\   |                                                                             |                         
  |\/ |   _ \   __|   __|   _ \  __ \    _` |   _ \   __|       _` |  __ \    _` |  |  |   | _  /   _ \   __| 
  |   |   __/ \__ \ \__ \   __/  |   |  (   |   __/  |         (   |  |   |  (   |  |  |   |   /    __/  |    
 _|  _| \___| ____/ ____/ \___| _|  _| \__, | \___| _|        \__,_| _|  _| \__,_| _| \__, | ___| \___| _|    
                                       |___/                                          ____/

Introduction

This (for now) console application aims to help with analyzing your messenger conversations. You can search and filter
your messages, count words/regex in them, check how many messages you sent to each other, how many characters
you used, what emojis were used, who responded faster on average or even make beautiful charts like the ones below.

Setup

You need Python 3 for this application to work and you need to download your facebook messages as JSON files.

Dependencies include:

• Colorama 0.4.0 - for writing colorful console messages
• Texttable 1.4.0 - for easily writing tables to console
• Emoji 0.5.1 - for finding emojis and their unicode name
• Matplotlib 3.0.1 - for plotting
• PIL 5.3.0 - for handling images easily
• Sortedcontainers 2.0.5 - for sorted lists
• Pyfiglet 0.7.6 - for ASCII character arts
• FTFY 5.5.0 - for fixing text encodings

How to download facebook messages

1. Go to your Facebook settings
   
   

2. Choose Your Facebook Information
   
   

3. Choose View on Download Your Information
   
   

4. Download your messages in JSON format
   
   

5. It needs some time to get ready, mine was ready in a few hours, so it’s not too bad. After you downloaded it unzip it
   and then look for the messages folder and copy it’s absolute path (with folder included). That’s what you’ll need to use
   this application.

How to use

You need to start main.py with the messages folder given to it as a parameter. After that you’ll be taken to a console
(choose chat console) where you can choose which chat you want to analyze.

Important definitions

• response: response here is used as chunks of messages which are not separated by another person’s message.
• overnight messages: messages that are a response to a message from the day before.

Consoles in general

Pipelines: you can easily chain commands via the || pipe symbol. For example filter -d 2018.1.1 || write/
f -d 2018.1.1 || w pipes the result of filter to a write function, which writes it out to the console.
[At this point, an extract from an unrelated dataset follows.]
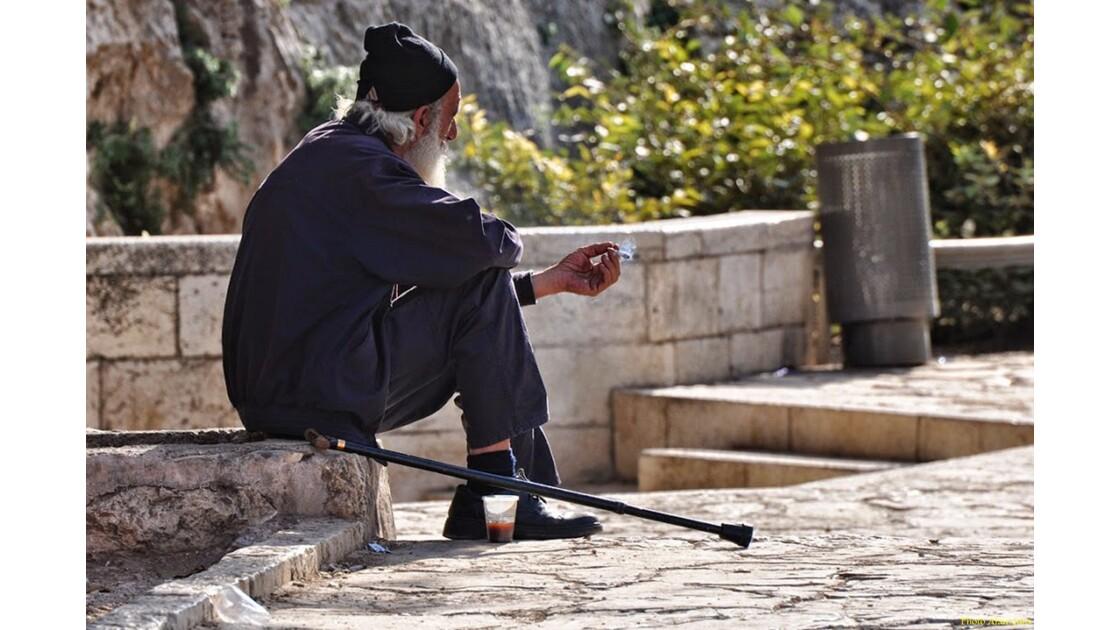 Jérusalem - Misère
Note that if you can enter another command line with a command you can pipe another command’s inputs and then
only the remaining data will be used to start the command line. This is useful for example when you only want to
enter with this year’s data: filter -d 2018.1.1 || cmd_line.

All consoles are capable of auto completion via the tab key. Command history is also available.

In this application a command won’t write it’s contents out just by calling the command, you usually need to pipe it to
the write command.

write, help and quit commands work in all consoles.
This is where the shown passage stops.